# [Directions for this task]
The material below is to be copied exactly from the line with "Peacock Animal Photography" up to and including the line with "10.Do you have", with nothing else kept and no pictures.

# [Data for processing]
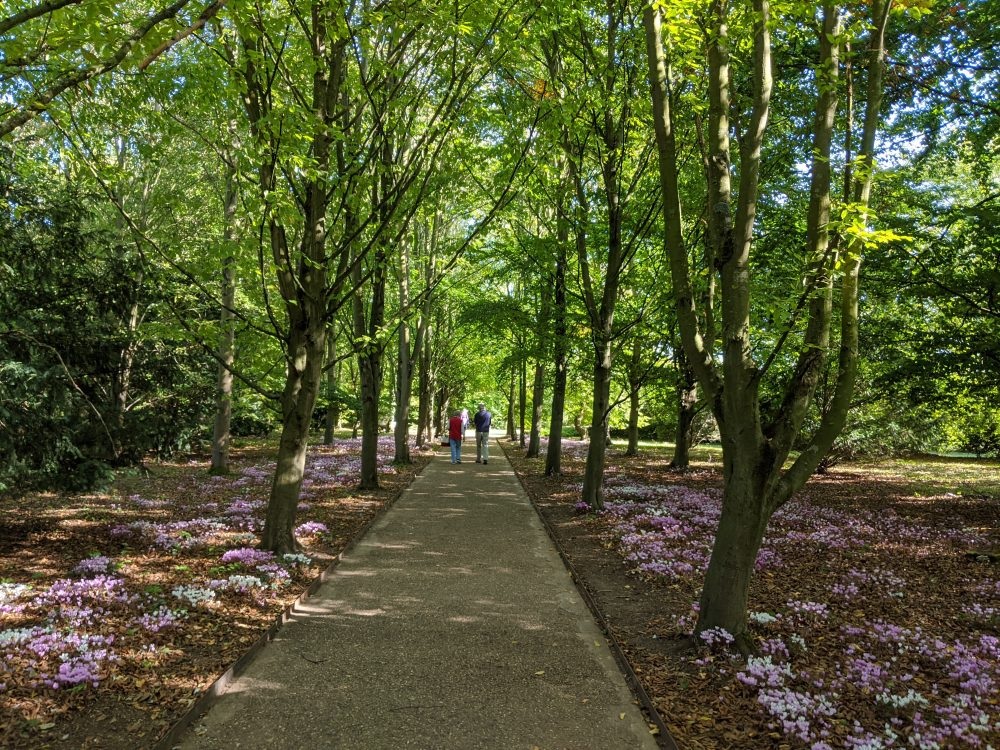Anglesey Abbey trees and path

==

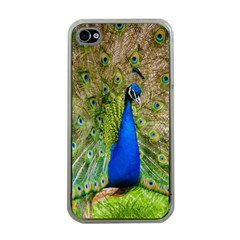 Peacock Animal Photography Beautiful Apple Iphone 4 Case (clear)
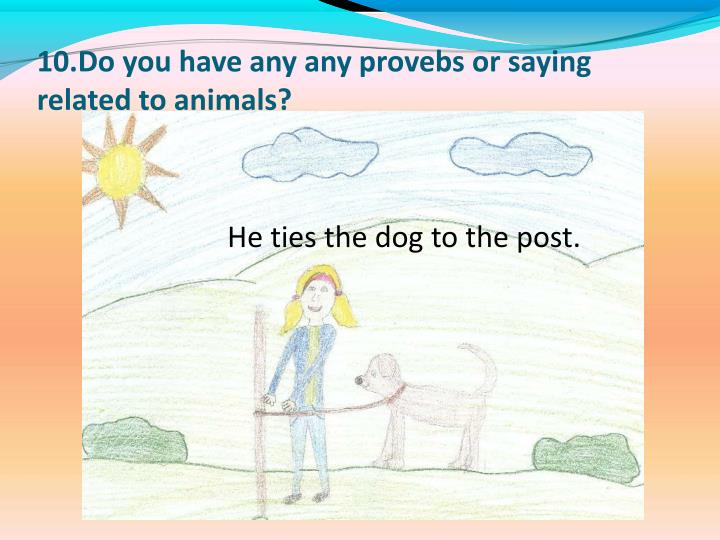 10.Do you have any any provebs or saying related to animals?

==

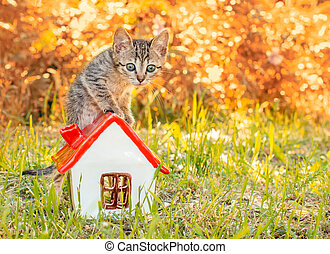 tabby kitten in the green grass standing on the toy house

# [The answer]
 Peacock Animal Photography Beautiful Apple Iphone 4 Case (clear)
 10.Do you have any any provebs or saying related to animals?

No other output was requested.